1965 yılında Bâb-ı Âli’de Sabah Gazetesi’nde köşe yazarlığına başladı. 1969 yılında Fethi Gemuhluoğlu’nın vesile oluşuyla Tercüman Gazetesi’ne geçti. 19 yıl burada yazdı.

Tercüman Gazetesi yönetimi Bulvar Gazetesi’ni yayınlamaya başlayınca satışları düştü, Gazetenin ilâvesi olarak verilmeye başlanınca Tercüman Gazetesinin satışları da iyice düştü. Bir müddet sonra da Gazete, yayın hayatından çekildi. 

1988 yılında Türkiye Gazetesi’ne geçti. 2 sene kadar burada köşe yazıları yazdı. Bir müddet TGRT’de yorumculuk yaptı.

TGRT, TİCİARTİ olarak anılmaya başlayınca yâni magazin yayıncılığına yönelince, görüş ayrılığı sebebiyle oradan da ayrıldı. Çukurova Grubu’nun yayınladığı çok kısa ömürlü Tercüman gazetesinde yazdıktan sonra daha önce yakın dostlarıyla kurmuş olduğu Boğaziçi Yayınları A.Ş.’nin yönetimini üstlendi.

Türk milliyetçiliği düşüncesini imânı ile birleştiren Ergun Göze,  ‘Yaşasın Hâtıralar’ isimli eserinde, gazete yazarlığını seçmesinin sebebini şöyle açıklıyor: 

‘Türk milliyetçiliği fikriyatını doğru olarak anlatmak ve geniş okuyucusu kütlesine sevdirmek…

Devam edişini de ‘mukaddes bir vazife’ olarak kabul etmesine bağlıyor.

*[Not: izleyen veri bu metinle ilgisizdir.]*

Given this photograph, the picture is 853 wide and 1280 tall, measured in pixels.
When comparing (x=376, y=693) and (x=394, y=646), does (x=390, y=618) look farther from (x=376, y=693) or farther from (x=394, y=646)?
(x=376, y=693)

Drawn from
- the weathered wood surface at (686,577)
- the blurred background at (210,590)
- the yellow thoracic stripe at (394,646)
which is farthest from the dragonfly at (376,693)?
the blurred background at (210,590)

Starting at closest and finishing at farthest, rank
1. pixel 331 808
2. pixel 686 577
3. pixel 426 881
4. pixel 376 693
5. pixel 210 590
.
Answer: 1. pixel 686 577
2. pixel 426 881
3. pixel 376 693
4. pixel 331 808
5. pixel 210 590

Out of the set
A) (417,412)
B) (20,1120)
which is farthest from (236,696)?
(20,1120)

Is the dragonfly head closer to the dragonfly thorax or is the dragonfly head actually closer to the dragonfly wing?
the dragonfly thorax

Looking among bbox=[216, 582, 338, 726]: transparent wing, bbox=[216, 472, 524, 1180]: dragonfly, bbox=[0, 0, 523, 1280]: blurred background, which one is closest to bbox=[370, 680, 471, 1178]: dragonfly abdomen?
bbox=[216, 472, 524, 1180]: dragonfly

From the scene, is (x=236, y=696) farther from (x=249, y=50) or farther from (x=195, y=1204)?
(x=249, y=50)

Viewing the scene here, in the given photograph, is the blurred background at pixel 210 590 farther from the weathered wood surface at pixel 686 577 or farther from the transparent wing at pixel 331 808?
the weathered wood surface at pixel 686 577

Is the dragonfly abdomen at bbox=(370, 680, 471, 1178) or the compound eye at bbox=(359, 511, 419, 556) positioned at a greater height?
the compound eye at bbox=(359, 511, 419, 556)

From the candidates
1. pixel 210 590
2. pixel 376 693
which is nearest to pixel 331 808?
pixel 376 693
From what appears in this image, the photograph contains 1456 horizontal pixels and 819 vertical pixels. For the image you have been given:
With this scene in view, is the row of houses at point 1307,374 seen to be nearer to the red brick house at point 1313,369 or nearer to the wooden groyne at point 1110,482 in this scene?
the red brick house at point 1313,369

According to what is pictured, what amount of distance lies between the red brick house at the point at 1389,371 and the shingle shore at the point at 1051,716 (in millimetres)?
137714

Tâkip ettiği yolun, maddî menfaatlerinin aleyhine olmasına rağmen, çok doğru bir yol olduğuna inanmış ve sonuna kadar devam etmiş bir idealistti. 

Ergun Göze’nin âdil ve dürüst bir insan olduğunu, kendi kendisine yönelttiği tenkitlerden anlamak mümkündür. Candan aziz vatanımızda pek az basın mensubu, hatâsını mertçe ve bizzat kamuoyuna duyurmuştur.

Kendisiyle vâki bir sohbetimizde, rahmetli babasının şu sözlerini nakletmişti: ‘Cenab-ı Allah’tan niyaz ettiğim gibi, dürüst, akıllı ve zeki bir insan oldun. Seni ancak Allah ile aldatabilirler. Bu hususta dikkatli olmalısın.’ O’nu tanıyanlar, Allah adını kullananlar tarafından bile aldatılamadığını bilirler. Üstün vasıflarının, meziyetlerinin yanına ‘dikkatli’ oluşunu da eklemek gerekir. O’nun dikkatli olduğunu, karşı siyâsi görüşte bulunan bir hükümet üyesine, yurt dışında devletimizin ve milletimizin itibârını korumak için bulunduğu tavsiyelerden anlamak mümkündür. Okunmaya değer…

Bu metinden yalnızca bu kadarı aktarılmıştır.